There are a number of questions asking precisely the same thing but none within the context of a sparklyr environment. How does one group by a column and then concatenate the values of some other column as a list?
For example the following results in the desired output in a local R environment.
mtcars %>%
distinct(gear, cyl) %>%
group_by(gear) %>%
summarize(test_list = paste0(cyl, collapse = ";")) %>%
select(gear, test_list) %>%
as.data.frame() %>%
print()
gear test_list
1 3 6;8;4
2 4 6;4
3 5 4;8;6
But registering that same table to spark and using the same code errors (sql parsing error, probably it attempts to apply spark's cocollapse
function instead of R's C based collapse
function) on the mutate (see code below). I know pyspark and spark SQL have collect_set()
function that achieves the desired effect, is there something analogous for sparklyr?
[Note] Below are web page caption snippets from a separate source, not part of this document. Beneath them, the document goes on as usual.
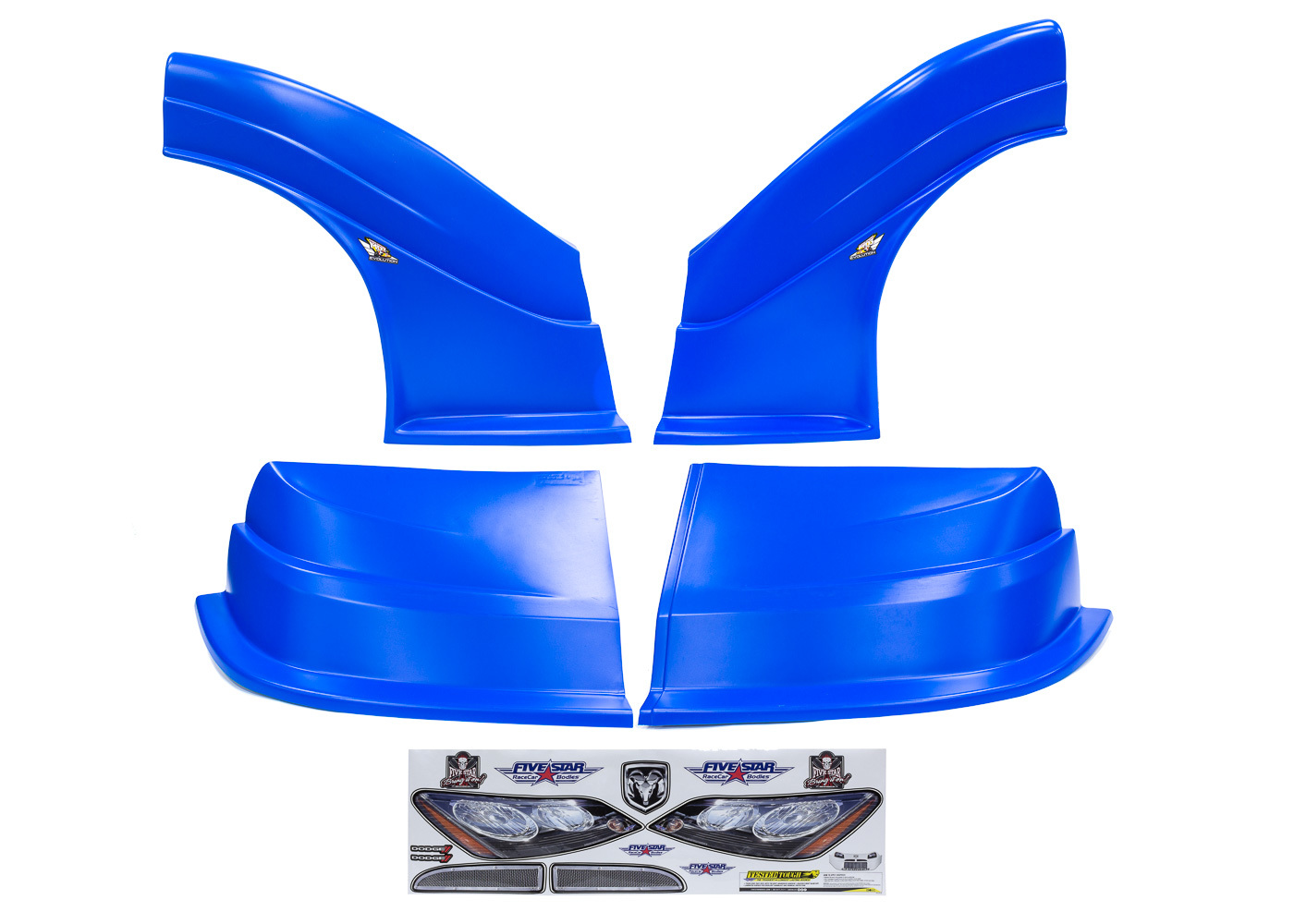 FIVESTAR — FIVESTAR MD3 Evolution DLM Combo Charger Chevrolet Blue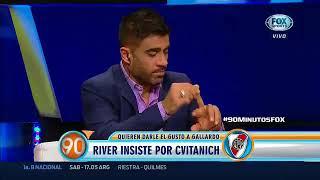 Bulos: "No me gusta el accionar de River"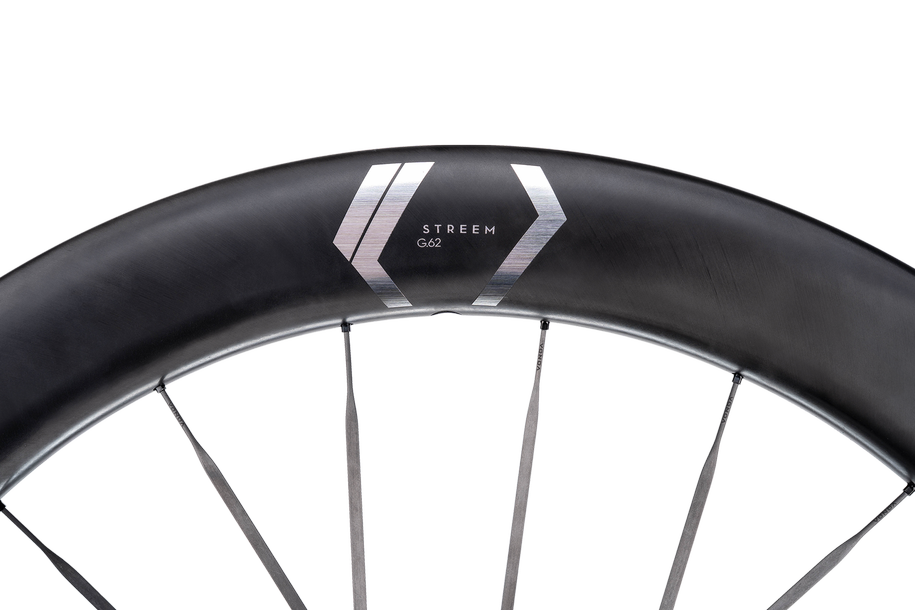 NEWMEN ruota Streem G.62 CS 622 21h FADE R SP CL 12x100 argento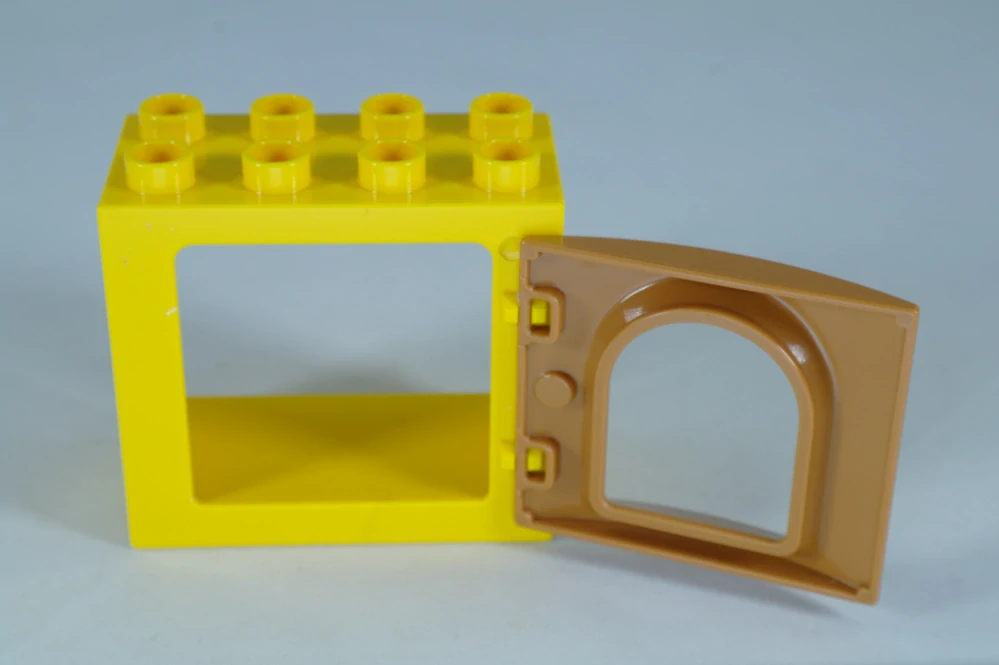 LEGO® DUPLO® okno, dveře. Dveřní/okenní rám 2x4x3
sdf_copy_to(sc, x = mtcars, name = "mtcars_test")
tbl(sc, "mtcars_test") %>%
distinct(gear, cyl) %>%
group_by(gear) %>%
summarize(test_list = paste0(cyl, collapse = ";"))
Error:
Error : org.apache.spark.sql.catalyst.parser.ParseException:
In pyspark, the following approach is similar (except concatenated column is an array that can be collapsed).
from pyspark.sql.functions import collect_set
df2 = spark.table("mtcars_test")
df2.groupby("gear").agg(collect_set('cyl')).createOrReplaceTempView("mtcars_test_cont")
display(spark.table("mtcars_test_cont"))
gear collect_set(cyl)
3 [8, 4, 6]
4 [4, 6]
5 [8, 4, 6]
Instead of using R
functions, you could have used Spark SQL
syntax directly by wrapping it inside sql
function from dbplyr
. Below is an example script to get desired output:
sdf_copy_to(sc, x = mtcars, name = "mtcars_test")
tbl(sc, "mtcars_test") %>%
group_by(gear) %>%
summarize(test_list = sql("array_join(collect_set(cast(cyl as int)), ';')"))
#> gear test_list
#> <dbl> <chr>
#> 4 6;4
#> 3 6;4;8
#> 5 6;4;8
I just changed the last line of your code where you used paste0
function.
This is one reason why I prefer SparkR
more than sparklyr
, as almost all the syntax of PySpark
works in the same manner.
SparkR::agg(
SparkR::group_by(SparkR::createDataFrame(mtcars), SparkR::column("gear")),
test_list = SparkR::array_join(
SparkR::collect_set(SparkR::cast(SparkR::column("cyl"), "integer")),
";"
)
) %>%
SparkR::collect()
#> gear test_list
#> 4 6;4
#> 3 6;4;8
#> 5 6;4;8